Sento sempre più spesso parlare di reiki con disinvoltura, anche da parte di persone in precedenza annoverabili tra gli scettici. Non lo conosco in modo approfondito, ma lo considero un passo importante verso l'esplorazione degli ambiti invisibili nei quali ci muoviamo e dai quali potremmo ricevere molto di più, per dare e per godere del vivere tutto.
In particolare, oggi mi hanno parlato del "mandare del bene a distanza" e sono stato contento di potermi limitare ad annuire, corroborando poi le altrui impressioni con il racconto di qualche episodio personale al riguardo. Non dover convincere le persone è non solo comodo, ma anche utile: molto meglio che ciascuno possa scoprire le cose per conto suo e poi confrontare le esperienze.
Così ho raccontato di quando mi fu chiesto di mandare un po' di bene a una persona che sapevo o credevo ammalata di tumore ai polmoni. A centinaia di chilometri mi alzai vicino alla mia scrivania e dopo essermi tolto ogni oggetto metallico mi ritrovai a visualizzare quell'uomo mai visto prima, in piedi accanto a me. Le mie mani andarono in verticale e tra i vari movimenti mi colpì il fatto che la destra sembrava cercasse i suoi dischi intervertebrali, cingendoli uno ad uno tra le dita. Lasciai fare, mi lasciai andare. Tanto, pensavo, male non fa.

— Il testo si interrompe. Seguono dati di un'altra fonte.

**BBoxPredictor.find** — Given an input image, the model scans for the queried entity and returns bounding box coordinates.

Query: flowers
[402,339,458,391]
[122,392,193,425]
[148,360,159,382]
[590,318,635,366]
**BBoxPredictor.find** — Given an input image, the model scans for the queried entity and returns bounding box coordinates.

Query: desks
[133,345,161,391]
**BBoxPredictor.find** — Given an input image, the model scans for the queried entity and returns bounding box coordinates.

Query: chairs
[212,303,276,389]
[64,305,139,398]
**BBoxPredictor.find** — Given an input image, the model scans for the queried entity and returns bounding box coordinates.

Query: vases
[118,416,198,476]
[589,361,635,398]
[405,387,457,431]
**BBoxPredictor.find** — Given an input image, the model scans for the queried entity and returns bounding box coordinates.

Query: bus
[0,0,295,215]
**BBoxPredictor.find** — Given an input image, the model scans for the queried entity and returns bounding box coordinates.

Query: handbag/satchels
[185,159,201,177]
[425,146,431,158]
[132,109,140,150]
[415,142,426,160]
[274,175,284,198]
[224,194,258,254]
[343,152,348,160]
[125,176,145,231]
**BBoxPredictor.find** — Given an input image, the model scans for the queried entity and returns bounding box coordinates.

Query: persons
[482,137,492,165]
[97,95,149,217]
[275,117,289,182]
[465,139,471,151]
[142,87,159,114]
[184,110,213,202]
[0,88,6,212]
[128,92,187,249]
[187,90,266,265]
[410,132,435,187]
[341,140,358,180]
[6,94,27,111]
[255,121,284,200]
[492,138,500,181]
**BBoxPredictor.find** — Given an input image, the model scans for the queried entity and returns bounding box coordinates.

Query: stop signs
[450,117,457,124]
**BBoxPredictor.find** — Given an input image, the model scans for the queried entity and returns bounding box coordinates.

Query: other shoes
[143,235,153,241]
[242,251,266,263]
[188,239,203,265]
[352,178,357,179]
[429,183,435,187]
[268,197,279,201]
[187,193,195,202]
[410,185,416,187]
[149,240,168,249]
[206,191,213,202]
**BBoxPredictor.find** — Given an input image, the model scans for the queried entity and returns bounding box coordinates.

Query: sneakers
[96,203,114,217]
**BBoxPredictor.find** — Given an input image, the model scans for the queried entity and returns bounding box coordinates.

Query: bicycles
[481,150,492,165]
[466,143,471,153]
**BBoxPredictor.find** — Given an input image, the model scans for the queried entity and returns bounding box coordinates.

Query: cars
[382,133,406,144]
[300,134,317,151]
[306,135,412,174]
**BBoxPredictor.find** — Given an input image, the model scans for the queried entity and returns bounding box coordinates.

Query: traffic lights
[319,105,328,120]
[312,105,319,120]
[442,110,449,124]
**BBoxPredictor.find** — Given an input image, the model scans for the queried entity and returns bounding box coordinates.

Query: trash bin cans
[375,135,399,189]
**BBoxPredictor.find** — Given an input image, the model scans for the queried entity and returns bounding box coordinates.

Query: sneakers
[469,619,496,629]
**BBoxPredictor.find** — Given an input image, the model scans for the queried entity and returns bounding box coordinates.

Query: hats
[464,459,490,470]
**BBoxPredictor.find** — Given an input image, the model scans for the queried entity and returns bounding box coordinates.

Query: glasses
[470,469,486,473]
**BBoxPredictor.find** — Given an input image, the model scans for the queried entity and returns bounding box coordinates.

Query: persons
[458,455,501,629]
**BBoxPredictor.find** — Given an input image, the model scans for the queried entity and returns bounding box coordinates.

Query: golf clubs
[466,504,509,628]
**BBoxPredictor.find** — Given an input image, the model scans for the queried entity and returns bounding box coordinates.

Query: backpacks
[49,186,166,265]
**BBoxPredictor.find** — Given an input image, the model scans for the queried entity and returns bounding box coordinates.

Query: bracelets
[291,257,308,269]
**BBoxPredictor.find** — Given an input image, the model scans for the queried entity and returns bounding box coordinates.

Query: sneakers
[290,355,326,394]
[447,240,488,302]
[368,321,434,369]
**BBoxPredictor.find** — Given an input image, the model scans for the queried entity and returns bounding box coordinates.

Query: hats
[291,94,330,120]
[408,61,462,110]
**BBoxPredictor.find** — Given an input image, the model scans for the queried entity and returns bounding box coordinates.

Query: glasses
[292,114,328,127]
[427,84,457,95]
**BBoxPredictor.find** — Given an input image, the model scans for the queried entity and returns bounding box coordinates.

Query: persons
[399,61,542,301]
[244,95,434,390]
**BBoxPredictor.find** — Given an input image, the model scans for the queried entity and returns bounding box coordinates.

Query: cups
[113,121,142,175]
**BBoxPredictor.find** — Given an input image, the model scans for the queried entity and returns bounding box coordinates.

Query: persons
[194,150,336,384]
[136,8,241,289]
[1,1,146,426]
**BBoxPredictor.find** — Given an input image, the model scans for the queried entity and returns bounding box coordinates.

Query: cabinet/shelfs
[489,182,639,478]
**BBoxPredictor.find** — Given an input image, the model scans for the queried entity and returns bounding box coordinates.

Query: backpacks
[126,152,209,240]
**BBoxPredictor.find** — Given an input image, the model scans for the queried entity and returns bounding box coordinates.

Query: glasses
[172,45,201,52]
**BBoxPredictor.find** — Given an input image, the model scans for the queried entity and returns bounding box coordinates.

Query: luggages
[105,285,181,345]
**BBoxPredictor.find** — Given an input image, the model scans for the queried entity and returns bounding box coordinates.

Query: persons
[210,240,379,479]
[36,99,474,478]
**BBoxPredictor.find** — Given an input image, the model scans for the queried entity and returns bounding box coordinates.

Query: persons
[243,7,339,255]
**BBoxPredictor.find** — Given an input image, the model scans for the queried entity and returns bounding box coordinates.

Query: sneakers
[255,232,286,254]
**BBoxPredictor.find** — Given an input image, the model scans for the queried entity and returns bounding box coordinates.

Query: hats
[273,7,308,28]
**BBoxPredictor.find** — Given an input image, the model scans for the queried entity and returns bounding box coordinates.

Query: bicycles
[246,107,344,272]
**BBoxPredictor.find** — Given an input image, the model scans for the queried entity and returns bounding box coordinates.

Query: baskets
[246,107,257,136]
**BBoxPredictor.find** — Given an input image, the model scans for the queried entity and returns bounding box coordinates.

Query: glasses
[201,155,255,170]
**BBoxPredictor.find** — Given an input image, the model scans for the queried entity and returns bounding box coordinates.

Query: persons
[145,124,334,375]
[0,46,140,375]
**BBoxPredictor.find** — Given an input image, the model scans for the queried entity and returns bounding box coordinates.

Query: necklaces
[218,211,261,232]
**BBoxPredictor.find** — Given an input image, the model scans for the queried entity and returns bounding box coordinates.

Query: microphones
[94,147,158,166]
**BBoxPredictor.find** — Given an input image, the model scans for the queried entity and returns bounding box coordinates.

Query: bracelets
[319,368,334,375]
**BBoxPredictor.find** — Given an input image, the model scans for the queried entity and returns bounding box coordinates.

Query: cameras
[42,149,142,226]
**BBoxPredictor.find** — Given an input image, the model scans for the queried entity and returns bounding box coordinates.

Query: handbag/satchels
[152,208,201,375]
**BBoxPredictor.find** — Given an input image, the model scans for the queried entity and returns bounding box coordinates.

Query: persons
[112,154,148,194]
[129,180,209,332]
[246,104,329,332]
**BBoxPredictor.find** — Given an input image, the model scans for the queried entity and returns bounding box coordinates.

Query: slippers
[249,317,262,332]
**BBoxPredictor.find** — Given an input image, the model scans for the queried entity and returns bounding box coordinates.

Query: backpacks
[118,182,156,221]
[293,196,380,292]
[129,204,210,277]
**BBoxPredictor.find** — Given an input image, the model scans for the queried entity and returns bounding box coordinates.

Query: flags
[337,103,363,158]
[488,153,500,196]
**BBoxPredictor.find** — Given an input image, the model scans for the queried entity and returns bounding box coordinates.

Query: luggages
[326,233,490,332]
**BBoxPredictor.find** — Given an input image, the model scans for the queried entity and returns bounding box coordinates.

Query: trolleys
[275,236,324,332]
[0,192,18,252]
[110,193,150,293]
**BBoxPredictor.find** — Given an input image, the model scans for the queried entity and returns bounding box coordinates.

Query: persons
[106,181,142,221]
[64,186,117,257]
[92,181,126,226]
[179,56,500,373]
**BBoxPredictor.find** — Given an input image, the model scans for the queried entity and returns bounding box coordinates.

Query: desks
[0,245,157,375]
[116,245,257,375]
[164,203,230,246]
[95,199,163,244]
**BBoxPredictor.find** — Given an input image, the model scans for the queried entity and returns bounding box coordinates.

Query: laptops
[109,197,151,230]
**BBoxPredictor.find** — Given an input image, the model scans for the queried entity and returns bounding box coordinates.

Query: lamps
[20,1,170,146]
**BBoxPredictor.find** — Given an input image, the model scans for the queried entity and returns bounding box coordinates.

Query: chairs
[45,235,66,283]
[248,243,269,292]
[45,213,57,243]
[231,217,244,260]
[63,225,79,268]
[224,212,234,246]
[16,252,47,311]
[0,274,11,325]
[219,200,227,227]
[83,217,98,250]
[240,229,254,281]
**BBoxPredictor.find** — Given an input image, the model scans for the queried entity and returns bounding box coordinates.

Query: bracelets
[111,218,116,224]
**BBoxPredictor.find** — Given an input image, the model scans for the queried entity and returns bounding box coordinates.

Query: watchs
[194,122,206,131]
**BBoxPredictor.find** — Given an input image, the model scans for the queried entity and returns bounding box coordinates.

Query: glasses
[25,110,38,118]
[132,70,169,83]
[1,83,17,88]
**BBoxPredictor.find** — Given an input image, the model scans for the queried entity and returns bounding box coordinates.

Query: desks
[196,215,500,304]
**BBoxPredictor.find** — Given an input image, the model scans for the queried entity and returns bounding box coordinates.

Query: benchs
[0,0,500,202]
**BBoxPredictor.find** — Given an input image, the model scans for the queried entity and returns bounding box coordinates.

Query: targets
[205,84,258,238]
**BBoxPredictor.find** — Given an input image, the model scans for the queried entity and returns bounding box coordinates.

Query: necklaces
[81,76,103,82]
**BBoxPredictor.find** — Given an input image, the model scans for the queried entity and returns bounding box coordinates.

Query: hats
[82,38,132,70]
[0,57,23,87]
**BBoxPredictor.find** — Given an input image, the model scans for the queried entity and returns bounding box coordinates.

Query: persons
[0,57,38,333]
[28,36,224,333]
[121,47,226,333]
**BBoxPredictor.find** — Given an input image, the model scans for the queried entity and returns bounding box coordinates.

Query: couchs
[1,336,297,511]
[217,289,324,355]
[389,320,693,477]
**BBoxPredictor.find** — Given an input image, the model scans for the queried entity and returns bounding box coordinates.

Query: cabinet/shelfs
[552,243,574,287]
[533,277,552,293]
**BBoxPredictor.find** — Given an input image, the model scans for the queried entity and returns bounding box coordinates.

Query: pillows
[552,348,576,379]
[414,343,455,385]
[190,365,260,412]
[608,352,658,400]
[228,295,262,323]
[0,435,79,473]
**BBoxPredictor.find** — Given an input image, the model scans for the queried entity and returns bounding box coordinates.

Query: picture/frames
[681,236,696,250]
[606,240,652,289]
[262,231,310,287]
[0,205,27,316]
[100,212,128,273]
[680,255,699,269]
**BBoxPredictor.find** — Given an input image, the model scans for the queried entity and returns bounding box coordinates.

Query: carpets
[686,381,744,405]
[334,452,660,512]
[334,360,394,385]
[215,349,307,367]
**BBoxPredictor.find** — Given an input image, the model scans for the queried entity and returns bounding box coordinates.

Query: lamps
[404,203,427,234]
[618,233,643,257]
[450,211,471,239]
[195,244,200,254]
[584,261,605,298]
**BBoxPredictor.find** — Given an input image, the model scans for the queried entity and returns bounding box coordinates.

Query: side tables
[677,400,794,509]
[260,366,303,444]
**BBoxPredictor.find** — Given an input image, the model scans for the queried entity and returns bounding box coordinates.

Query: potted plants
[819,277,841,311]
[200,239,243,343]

Riferii di avere fatto quel che potevo, senza specificare alcunché. Il giorno dopo mi comunicarono che la crisi era stata superata e che gli era passato il mal di schiena.
Con questo non intendo certo esaltarmi personalmente: io manco sapevo che cosa stavo facendo! Lo divulgo solo per incoraggiare tutti a lasciar emanare la scintilla divina che abbiamo dentro, anche se talvolta la teniamo a lungo sepolta sotto lo scoramento o la passività.